§ Problem details:
Reproduce the lines below from the one that contains "What is the approximate" through the end, inclusive, and add nothing.

## begin The data

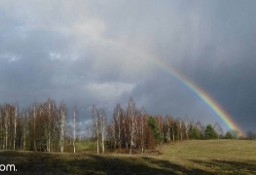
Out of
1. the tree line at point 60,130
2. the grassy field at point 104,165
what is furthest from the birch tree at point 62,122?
the grassy field at point 104,165

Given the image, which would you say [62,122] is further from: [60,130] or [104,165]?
[104,165]

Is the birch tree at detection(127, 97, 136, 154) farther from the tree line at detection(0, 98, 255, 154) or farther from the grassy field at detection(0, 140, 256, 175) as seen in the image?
the grassy field at detection(0, 140, 256, 175)

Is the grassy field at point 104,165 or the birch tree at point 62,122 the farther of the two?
the birch tree at point 62,122

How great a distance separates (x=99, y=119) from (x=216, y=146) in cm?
3621

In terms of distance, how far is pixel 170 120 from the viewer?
16838cm

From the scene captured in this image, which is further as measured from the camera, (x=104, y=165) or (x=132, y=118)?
(x=132, y=118)

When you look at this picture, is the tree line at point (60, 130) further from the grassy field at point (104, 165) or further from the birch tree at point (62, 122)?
the grassy field at point (104, 165)

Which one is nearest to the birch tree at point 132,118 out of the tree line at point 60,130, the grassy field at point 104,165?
the tree line at point 60,130

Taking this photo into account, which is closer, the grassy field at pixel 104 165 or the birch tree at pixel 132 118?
the grassy field at pixel 104 165

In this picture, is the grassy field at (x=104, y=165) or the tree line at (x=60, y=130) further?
the tree line at (x=60, y=130)

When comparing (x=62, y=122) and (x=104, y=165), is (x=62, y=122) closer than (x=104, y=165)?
No

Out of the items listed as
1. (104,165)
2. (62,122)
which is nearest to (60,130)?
(62,122)

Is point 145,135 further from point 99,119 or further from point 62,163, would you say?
point 62,163

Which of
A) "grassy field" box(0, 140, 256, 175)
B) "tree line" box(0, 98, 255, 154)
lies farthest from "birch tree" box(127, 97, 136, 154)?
"grassy field" box(0, 140, 256, 175)
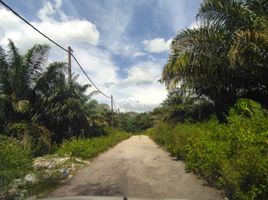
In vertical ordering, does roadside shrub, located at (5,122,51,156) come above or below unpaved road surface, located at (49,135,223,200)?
above

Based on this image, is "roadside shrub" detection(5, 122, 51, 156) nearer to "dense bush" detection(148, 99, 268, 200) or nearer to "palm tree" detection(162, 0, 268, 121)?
"palm tree" detection(162, 0, 268, 121)

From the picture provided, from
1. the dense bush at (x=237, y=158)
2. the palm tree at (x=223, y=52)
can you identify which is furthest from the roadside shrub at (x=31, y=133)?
the dense bush at (x=237, y=158)

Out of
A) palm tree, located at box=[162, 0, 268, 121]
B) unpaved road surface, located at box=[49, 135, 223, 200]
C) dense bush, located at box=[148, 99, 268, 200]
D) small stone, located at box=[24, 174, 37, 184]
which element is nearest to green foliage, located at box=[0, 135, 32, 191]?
→ small stone, located at box=[24, 174, 37, 184]

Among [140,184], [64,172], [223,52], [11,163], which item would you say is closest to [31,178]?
[11,163]

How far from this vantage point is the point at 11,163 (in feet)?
23.0

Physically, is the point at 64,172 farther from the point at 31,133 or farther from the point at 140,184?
the point at 31,133

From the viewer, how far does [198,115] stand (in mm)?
17266

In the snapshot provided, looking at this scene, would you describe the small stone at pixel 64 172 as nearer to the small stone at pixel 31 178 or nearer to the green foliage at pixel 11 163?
the small stone at pixel 31 178

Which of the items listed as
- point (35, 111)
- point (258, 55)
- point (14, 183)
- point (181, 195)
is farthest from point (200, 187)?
point (35, 111)

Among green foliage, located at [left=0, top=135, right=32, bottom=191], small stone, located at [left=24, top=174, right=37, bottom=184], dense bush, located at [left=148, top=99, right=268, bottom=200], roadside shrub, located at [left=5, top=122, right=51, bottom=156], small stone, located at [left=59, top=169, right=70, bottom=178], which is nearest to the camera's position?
dense bush, located at [left=148, top=99, right=268, bottom=200]

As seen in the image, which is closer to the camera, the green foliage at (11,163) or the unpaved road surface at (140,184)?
the green foliage at (11,163)

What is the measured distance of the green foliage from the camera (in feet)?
22.3

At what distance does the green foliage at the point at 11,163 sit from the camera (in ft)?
22.3

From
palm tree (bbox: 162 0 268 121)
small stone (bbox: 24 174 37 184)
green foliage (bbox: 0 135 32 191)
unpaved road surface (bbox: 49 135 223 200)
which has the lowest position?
unpaved road surface (bbox: 49 135 223 200)
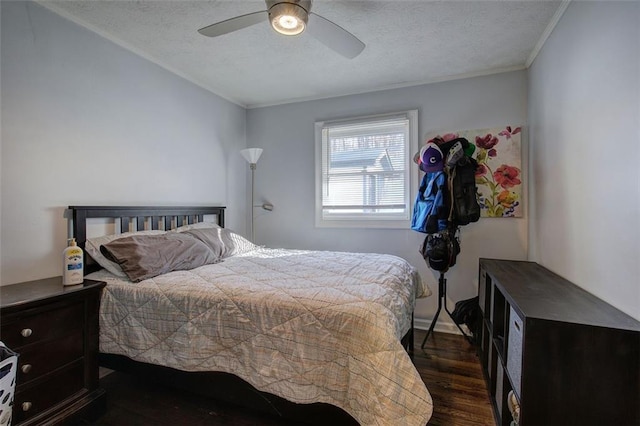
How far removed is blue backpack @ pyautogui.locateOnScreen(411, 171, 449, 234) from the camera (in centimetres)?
252

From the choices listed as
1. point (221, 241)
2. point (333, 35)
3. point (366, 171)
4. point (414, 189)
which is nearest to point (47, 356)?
point (221, 241)

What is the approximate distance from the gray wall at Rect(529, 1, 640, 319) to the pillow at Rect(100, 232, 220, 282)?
2416mm

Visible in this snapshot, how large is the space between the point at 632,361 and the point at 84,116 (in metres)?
3.20

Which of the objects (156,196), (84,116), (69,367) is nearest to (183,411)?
(69,367)

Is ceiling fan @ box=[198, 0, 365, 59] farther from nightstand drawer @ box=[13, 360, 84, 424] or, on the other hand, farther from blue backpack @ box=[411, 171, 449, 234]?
nightstand drawer @ box=[13, 360, 84, 424]

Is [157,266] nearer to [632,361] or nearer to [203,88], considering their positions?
[203,88]

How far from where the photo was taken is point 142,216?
247 centimetres

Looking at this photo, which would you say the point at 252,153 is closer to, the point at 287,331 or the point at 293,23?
the point at 293,23

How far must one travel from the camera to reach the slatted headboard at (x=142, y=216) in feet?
6.57

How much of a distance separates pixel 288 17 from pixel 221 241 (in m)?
1.85

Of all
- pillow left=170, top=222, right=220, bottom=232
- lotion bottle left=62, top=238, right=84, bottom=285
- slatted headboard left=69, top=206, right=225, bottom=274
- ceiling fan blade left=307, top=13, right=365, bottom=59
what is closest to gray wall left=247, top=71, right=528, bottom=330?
slatted headboard left=69, top=206, right=225, bottom=274

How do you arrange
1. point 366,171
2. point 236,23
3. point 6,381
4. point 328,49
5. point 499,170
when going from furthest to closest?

## end The data

§ Solution for this exercise:
What is the approximate distance from the gray wall at Rect(529, 1, 640, 319) to the pillow at Rect(100, 232, 220, 282)?
2416mm

Visible in this snapshot, how large is the space between the point at 632,361 and the point at 84,116 (in metres)?
3.20

Which of the objects (156,196), (84,116), (69,367) is nearest to (183,411)?
(69,367)

Is ceiling fan @ box=[198, 0, 365, 59] farther from nightstand drawer @ box=[13, 360, 84, 424] or, on the other hand, farther from blue backpack @ box=[411, 171, 449, 234]?
nightstand drawer @ box=[13, 360, 84, 424]

Is [157,266] nearer to [632,361] or nearer to [203,88], considering their positions?
[203,88]

How far from where the photo was taken is point 142,216?
247 centimetres

Looking at this photo, which would you say the point at 252,153 is closer to, the point at 287,331 or the point at 293,23?
the point at 293,23

How far must one travel from the camera to reach the slatted headboard at (x=142, y=216) in feet?
6.57

How much of a distance separates pixel 288 17 from pixel 221 241 (in m)?
1.85

Of all
- pillow left=170, top=222, right=220, bottom=232
- lotion bottle left=62, top=238, right=84, bottom=285
- slatted headboard left=69, top=206, right=225, bottom=274
- ceiling fan blade left=307, top=13, right=365, bottom=59
what is closest to gray wall left=247, top=71, right=528, bottom=330?
slatted headboard left=69, top=206, right=225, bottom=274

How do you arrange
1. point 366,171
2. point 236,23
3. point 6,381
4. point 328,49
5. point 499,170
when going from furthest to closest?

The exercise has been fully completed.